West Bengal Chief Minister Mamata Banerjee on Thursday criticised Prime Minister Narendra Modi over his “lack of democracy in Bengal” comment in an interview aired on various TV channels on January 1. Banerjee said none needs to lecture Bengal on democracy.
“Some people are shouting untruths. Are you trying to impart lessons in democracy to us? Bengal practices a democracy that is not followed anywhere else,” Banerjee said without taking the Prime Minister’s name in a speech at Ilambazar in Birbhum district.
She alleged that the Centre is trying to gag people by snooping on their conversation over phones and computers. “You may tell your husband to buy fish from the market and even that conversation is not out of their scanner,” she said.
This is the first time she responded to the Prime Minister’s remark that the BJP workers are being denied democratic rights in West Bengal.
“What has happened in West Bengal. A political party (the BJP) is being denied a basic democratic right. Our workers are brutally killed in West Bengal, Kerala (and) Karnataka. Politics of violence has to end. All parties have to reaffirm their commitment to peaceful politics,” the Prime Minister’s Office had tweeted quoting Modi.
On the evening of January 1, Trinamool Congress secretary general Partha Chatterjee had retorted, “The BJP should not lecture on democracy and democratic rights.

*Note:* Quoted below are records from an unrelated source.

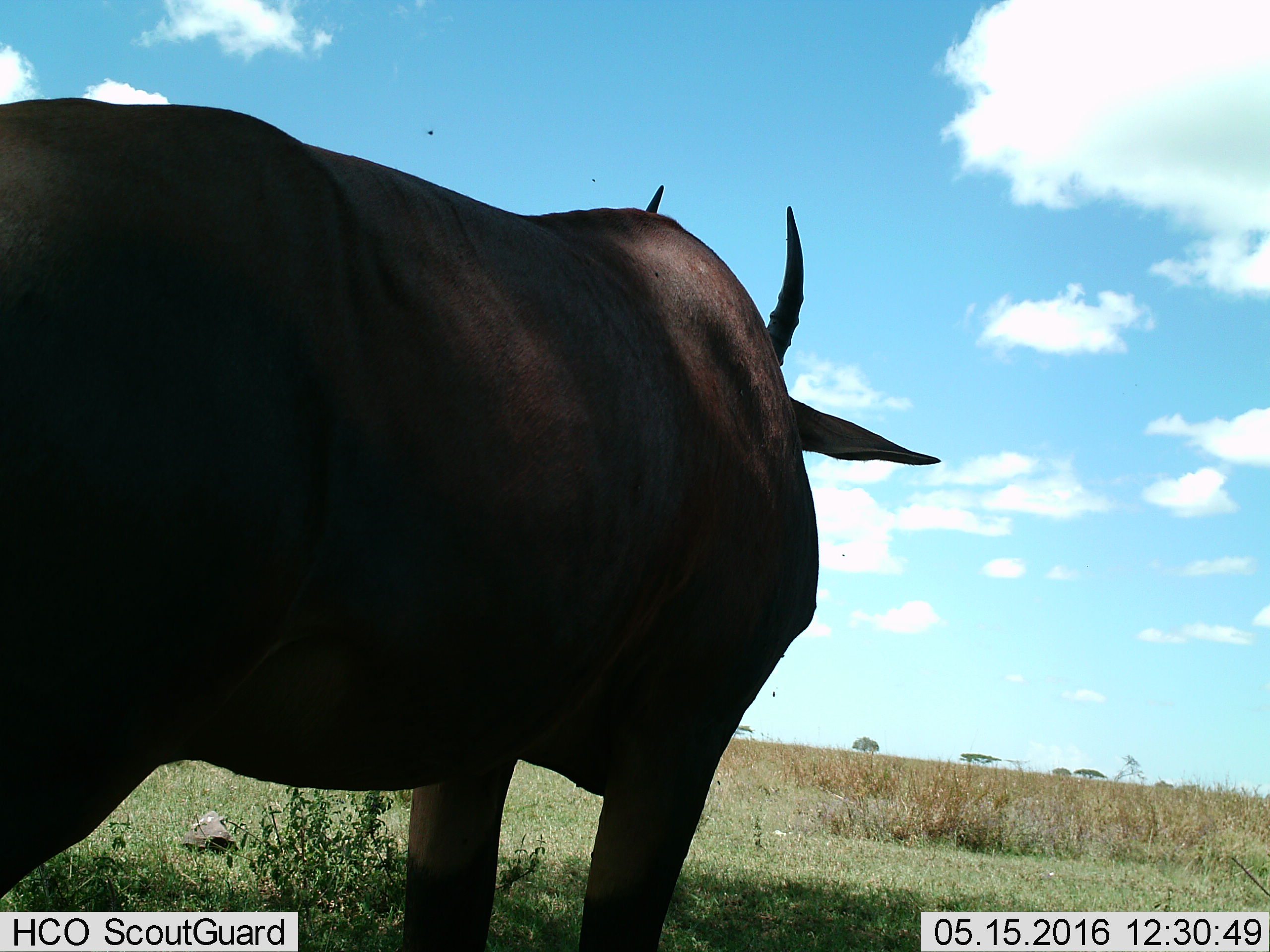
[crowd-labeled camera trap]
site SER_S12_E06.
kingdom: Animalia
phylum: Chordata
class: Mammalia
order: Artiodactyla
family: Bovidae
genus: Damaliscus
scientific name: Damaliscus lunatus jimela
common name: topi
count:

They destroyed democracy and
different institutions in the country. The BJP do not have any respect for democracy and the Constitution.”
In her address on Thursday, Mamata Banerjee said, “People live in peace here, but some are trying to malign us. How can they indulge in politicking if people live in peace?” West Bengal is the most peaceful place on the earth, she said.
Incidentally, on December 7 in a press conference in Delhi, the BJP president Amit Shah alleged that as many as 26 per cent of political murders that take place in the country in a year happens in West Bengal (the state that happens to accommodate about 7.5 per cent of the country population according to the 2011 census).
BJP Bengal unit president Dilip Ghosh said that 38 workers of the party have been killed in West Bengal in 2018, alleging a role of the ruling party supporters in these incidents.
Partha Chatterjee had brushed aside Shah’s allegation as baseless.
The BJP and Trinamool Congress are locked in a high-stake battle in West Bengal in the run-up to the Lok Sabha election. Amit Shah has identified West Bengal as a focus state for the Lok Sabha polls.
While BJP boss Amit Shah has set his sight on at least 22 of the 42 seats in West Bengal, Trinamool Congress chief Mamata Banerjee, who is trying to catalyse an anti-BJP front of regional parties, has vowed to make a clean sweep of the constituencies in the parliamentary polls later this year.